Il Recovery Fund richiede radicali riforme per concedere i fondi promessi ma quali siano quelle immaginate dal Governo per l’innovazione nessuno lo sa – Anche perchè una politica per l’innovazione senza affrontare la riforma della burocrazia ministeriale e sindacale è puro vaniloquio

Recovery Fund, quali riforme per l’innovazione?

Usi a vestire con le parole il nulla, ma incapaci di uscire dal surreale dibattito Mes si o Mes no, e pronti invece ad accapigliarsi in una partita verbale a rubamazzo, sullo spendere i fondi attesi dal Next Generation UE (NGUE), si trascura il “come” ottenerli con le radicali riforme richieste dallo stesso NGUE. Ad esempio, la mai quantificata promessa e fondamentale politica del governo italiano per l’innovazione, la ricerca scientifica e la digitalizzazione per il rilancio dell’economia italiana, non pare tenere conto dei vincoli finanziari posti nel NGEU (p. 16 Parte II, Le spese), ove si indicano l’ammontare dei fondi disponibili per i diversi progetti nazionali (a prezzi 2018), per gli anni 2021 2027.

Cioè circa 19 miliardi di euro per ogni anno considerato. Quali riforme intendono proporre i nostri garruli ministri capeggiati dall’altrettanto garrulo presidente Conte, per ottenere i fondi per l’innovazione? Sfugge al momento nel dibattito solo verbale, la più che imprescindibile connessione tra riforma della pubblica amministrazione e la politica per l’innovazione e per la ricerca scientifica e l’Università. Quest’ultima per ora è stata espunta da ogni considerazione, forse in omaggio alla permanente e pervicace autolegittimazione della casta grillina (ma anticasta altrui) sempre anti meritocratica, “uno vale uno”. 

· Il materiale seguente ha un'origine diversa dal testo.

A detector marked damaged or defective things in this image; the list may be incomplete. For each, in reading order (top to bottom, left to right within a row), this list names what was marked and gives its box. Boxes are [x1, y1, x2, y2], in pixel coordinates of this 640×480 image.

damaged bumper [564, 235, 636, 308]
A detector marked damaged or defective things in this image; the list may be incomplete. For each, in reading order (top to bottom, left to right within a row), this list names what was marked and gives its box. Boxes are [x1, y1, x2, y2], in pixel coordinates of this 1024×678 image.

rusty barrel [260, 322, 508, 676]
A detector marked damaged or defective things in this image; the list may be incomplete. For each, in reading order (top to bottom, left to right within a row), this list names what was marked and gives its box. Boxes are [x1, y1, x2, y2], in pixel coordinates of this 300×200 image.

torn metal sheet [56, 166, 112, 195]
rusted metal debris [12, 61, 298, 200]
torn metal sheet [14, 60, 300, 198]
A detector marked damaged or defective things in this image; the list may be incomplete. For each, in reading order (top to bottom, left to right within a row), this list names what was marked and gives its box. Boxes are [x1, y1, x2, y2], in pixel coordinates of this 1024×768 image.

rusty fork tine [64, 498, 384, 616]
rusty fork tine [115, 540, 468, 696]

Sono parole che vestono il nulla quelle che propongono la politica per l’innovazione senza affrontare la riforma della burocrazia ministeriale e sindacale che nei decenni hanno sempre avvilito e condizionato negativamente la vita di ricerca e di didattica delle Università italiane, con palese violazione della costituzione italiana che sancisce che (art.33), “L’arte e la scienza sono libere e libero ne è l’insegnamento. La Repubblica detta le norme generali sull’istruzione ed istituisce scuole statali per tutti gli ordini e gradi”. Ne dovrebbe conseguire che  al governo non potrebbe essere consentito di emettere circolari per governare e condizionare la vita degli atenei.

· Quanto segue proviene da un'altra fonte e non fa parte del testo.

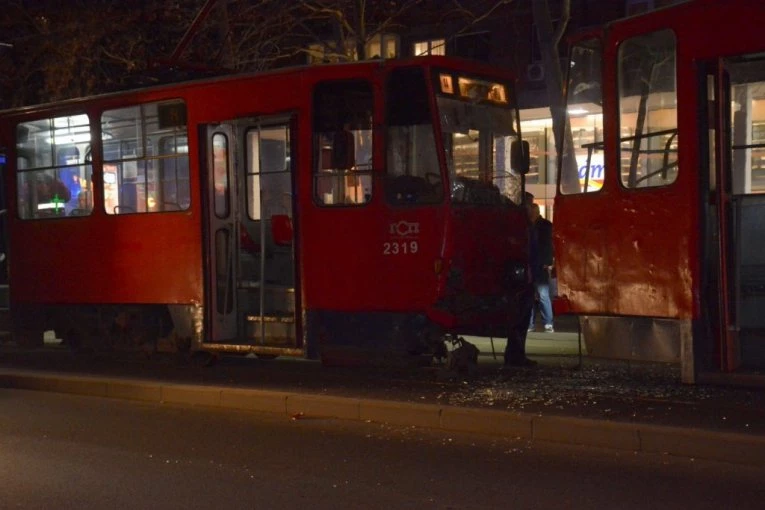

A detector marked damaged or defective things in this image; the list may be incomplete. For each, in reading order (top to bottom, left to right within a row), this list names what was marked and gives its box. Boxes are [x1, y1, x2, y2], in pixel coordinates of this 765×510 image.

crumpled metal panel [580, 314, 684, 362]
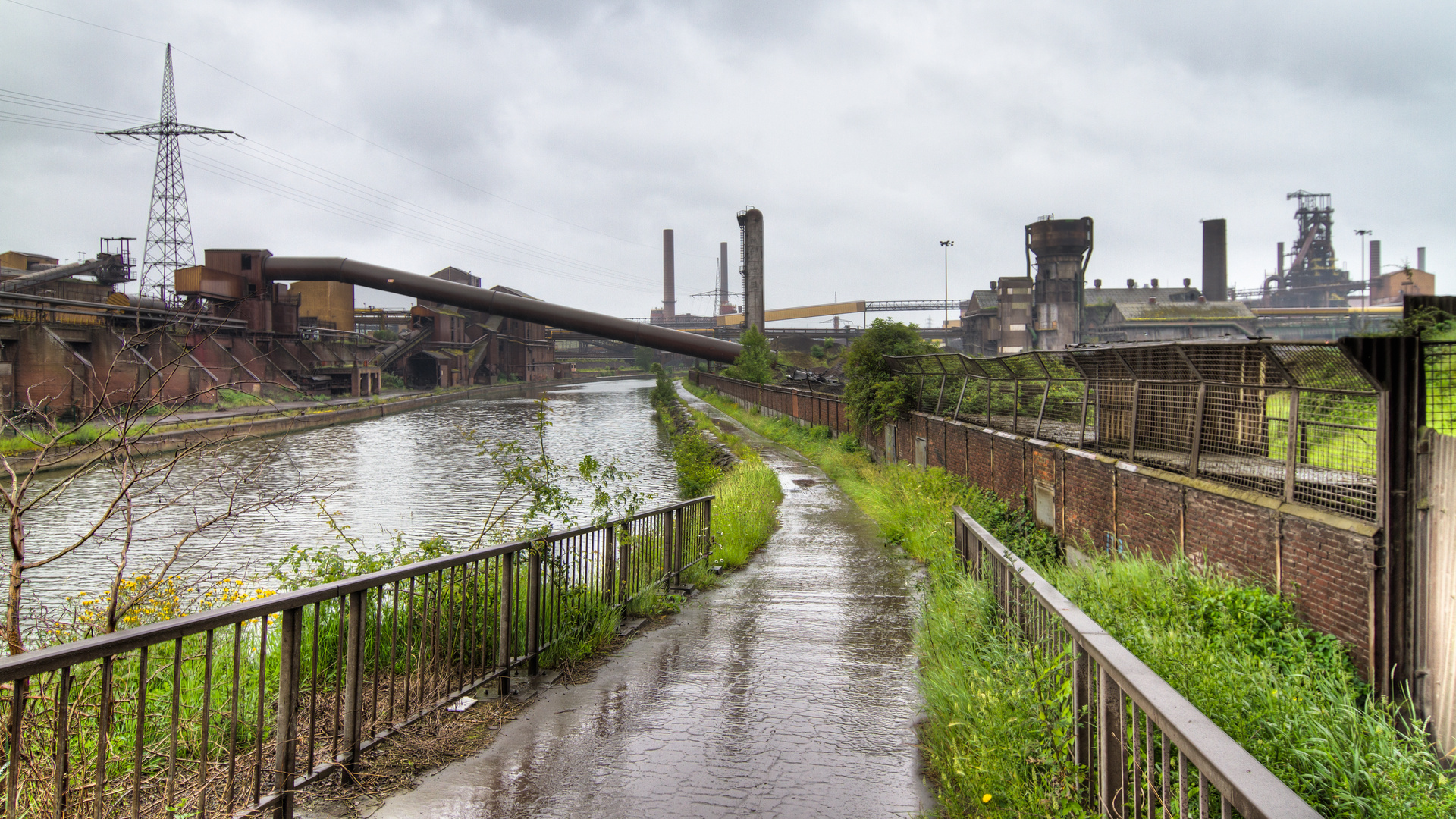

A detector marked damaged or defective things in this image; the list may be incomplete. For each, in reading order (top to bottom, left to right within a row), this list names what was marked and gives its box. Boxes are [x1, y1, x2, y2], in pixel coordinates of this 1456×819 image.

rusty handrail [955, 507, 1322, 810]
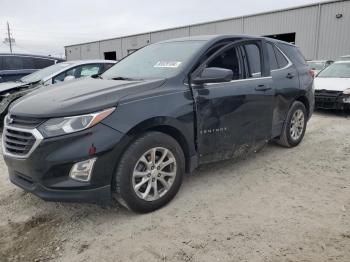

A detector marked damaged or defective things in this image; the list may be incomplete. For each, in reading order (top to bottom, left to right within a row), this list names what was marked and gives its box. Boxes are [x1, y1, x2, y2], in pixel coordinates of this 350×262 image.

wrecked car [0, 60, 116, 117]
wrecked car [2, 35, 314, 213]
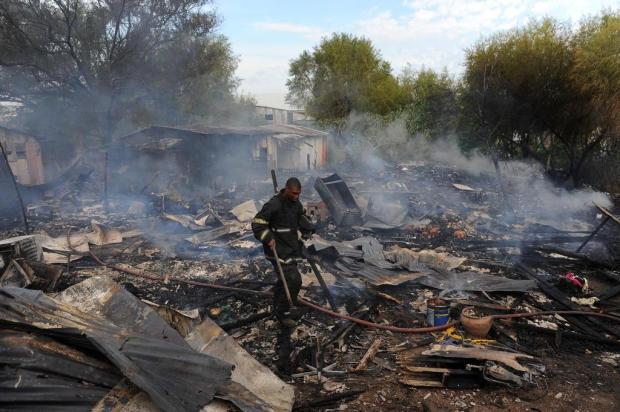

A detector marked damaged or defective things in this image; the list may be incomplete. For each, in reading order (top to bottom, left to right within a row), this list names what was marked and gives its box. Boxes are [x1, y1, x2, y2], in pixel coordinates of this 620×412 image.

burnt shack [112, 123, 330, 194]
burned debris [0, 149, 616, 412]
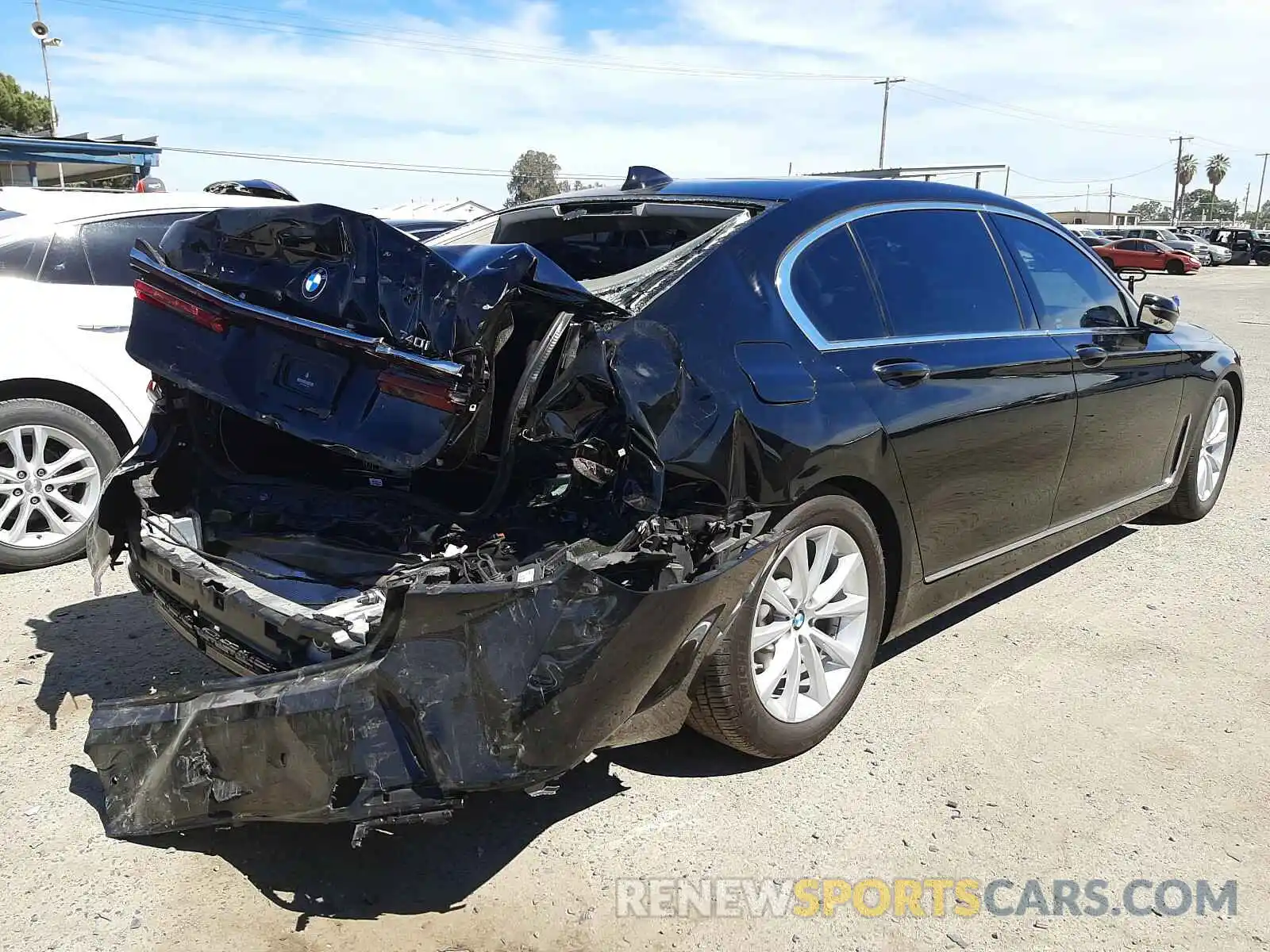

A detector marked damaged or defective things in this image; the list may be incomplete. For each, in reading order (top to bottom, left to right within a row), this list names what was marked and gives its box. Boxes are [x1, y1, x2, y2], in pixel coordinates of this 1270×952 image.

broken tail light [134, 278, 229, 333]
broken tail light [378, 368, 467, 413]
crushed rear end [87, 199, 775, 831]
severely damaged bmw [84, 167, 1245, 838]
crumpled bumper [87, 524, 775, 838]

A questi dovrebbe essere garantita, entro le sole leggi, ogni autonomia statutaria per la propria organizzazione scientifica e didattica, favorendo ogni auspicata competizione tra le diverse sedi accademiche che ne rifletta il merito scientifico e didattico di ogni ateneo nei confronti degli altri. E’ il presupposto per il rispetto dell’altro fondamentale articolo 97 della Costituzione per cui anche nel caso degli atenei italiani si accede per concorso pubblico e si progredisce nella carriera solo e soltanto per concorso pubblico. Si tratta delle più ovvie regole che possono favorire la futura selezione meritocratica della classe dirigente pubblica e privata.  

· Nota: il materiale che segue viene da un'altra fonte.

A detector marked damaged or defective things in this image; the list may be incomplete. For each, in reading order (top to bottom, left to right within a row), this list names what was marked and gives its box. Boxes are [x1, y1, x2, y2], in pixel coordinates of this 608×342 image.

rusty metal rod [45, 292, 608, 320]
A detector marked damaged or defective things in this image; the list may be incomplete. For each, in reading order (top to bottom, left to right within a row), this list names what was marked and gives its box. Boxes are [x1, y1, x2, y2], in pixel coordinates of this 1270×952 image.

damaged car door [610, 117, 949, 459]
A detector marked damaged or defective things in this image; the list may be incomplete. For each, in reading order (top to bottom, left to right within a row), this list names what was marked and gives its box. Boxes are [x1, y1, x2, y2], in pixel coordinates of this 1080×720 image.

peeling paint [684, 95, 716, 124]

Il NGUE richiede riforme per ottenere i fondi. Avrà il coraggio il garrulo presidente Conte che per rilanciare durevolmente l’economia italiana e farla uscire dalla stagnazione secolare occorre riconoscere alle scuole di ogni ordine e grado la necessaria autonomia per perseguire l’abitudine alla più efficace preparazione meritocratica in vista della selezione delle future classi dirigenti politiche, pubbliche o private che siano?